» Material supplied:
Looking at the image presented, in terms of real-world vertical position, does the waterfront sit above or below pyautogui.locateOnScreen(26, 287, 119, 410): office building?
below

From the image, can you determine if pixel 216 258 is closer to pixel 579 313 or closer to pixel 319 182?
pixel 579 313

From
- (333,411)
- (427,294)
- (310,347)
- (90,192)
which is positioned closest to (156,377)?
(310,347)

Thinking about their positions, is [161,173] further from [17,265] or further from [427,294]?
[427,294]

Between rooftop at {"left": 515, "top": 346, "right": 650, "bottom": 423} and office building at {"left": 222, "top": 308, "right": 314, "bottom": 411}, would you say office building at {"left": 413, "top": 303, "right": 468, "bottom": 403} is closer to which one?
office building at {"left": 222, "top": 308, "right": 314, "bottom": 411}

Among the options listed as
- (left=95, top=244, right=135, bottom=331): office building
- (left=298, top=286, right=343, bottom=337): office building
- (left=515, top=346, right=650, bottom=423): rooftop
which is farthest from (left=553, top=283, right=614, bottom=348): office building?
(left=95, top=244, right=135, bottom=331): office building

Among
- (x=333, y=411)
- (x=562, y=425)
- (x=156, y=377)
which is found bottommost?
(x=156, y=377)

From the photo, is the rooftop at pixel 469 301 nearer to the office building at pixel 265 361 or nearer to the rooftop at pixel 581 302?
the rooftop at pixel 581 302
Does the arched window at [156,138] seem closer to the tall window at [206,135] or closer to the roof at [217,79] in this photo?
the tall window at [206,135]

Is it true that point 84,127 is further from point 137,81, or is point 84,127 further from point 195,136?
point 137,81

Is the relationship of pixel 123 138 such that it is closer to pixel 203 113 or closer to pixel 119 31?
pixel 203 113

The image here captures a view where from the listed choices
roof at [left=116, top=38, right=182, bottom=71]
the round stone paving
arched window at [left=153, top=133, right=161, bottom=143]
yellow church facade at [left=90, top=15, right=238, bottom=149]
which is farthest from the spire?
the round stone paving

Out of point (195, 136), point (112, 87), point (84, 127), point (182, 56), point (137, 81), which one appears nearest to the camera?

» Instructions for the task: The entries above must be returned exactly.

» Exercise result:
Looking at the image presented, in terms of real-world vertical position, does the waterfront sit above or below pyautogui.locateOnScreen(26, 287, 119, 410): office building?
below

From the image, can you determine if pixel 216 258 is closer to pixel 579 313 or closer to pixel 319 182?
pixel 579 313

From
- (333,411)
- (427,294)
- (310,347)
- (90,192)
which is positioned closest to (156,377)?
(310,347)

Thinking about their positions, is [161,173] further from [17,265] or further from [427,294]?
[427,294]

Between rooftop at {"left": 515, "top": 346, "right": 650, "bottom": 423} and office building at {"left": 222, "top": 308, "right": 314, "bottom": 411}, would you say office building at {"left": 413, "top": 303, "right": 468, "bottom": 403} is closer to which one?
office building at {"left": 222, "top": 308, "right": 314, "bottom": 411}

Among the options listed as
- (left=95, top=244, right=135, bottom=331): office building
- (left=298, top=286, right=343, bottom=337): office building
- (left=515, top=346, right=650, bottom=423): rooftop
which is farthest from (left=553, top=283, right=614, bottom=348): office building?
(left=95, top=244, right=135, bottom=331): office building

Among
- (x=333, y=411)
- (x=562, y=425)
- (x=156, y=377)
which is found bottommost?
(x=156, y=377)

From the photo, is the rooftop at pixel 469 301 nearer to the office building at pixel 265 361 or nearer to the rooftop at pixel 581 302?
the rooftop at pixel 581 302
Does the arched window at [156,138] seem closer to the tall window at [206,135] or closer to the roof at [217,79] in this photo?
the tall window at [206,135]

Is it true that point 84,127 is further from point 137,81, or is point 84,127 further from point 195,136?
point 137,81

Is the relationship of pixel 123 138 such that it is closer to pixel 203 113 or closer to pixel 119 31?
pixel 203 113

The image here captures a view where from the listed choices
roof at [left=116, top=38, right=182, bottom=71]
the round stone paving
arched window at [left=153, top=133, right=161, bottom=143]
yellow church facade at [left=90, top=15, right=238, bottom=149]
which is farthest from the spire?
the round stone paving

Out of point (195, 136), point (112, 87), point (84, 127), point (182, 56), point (137, 81), which one appears nearest to the camera?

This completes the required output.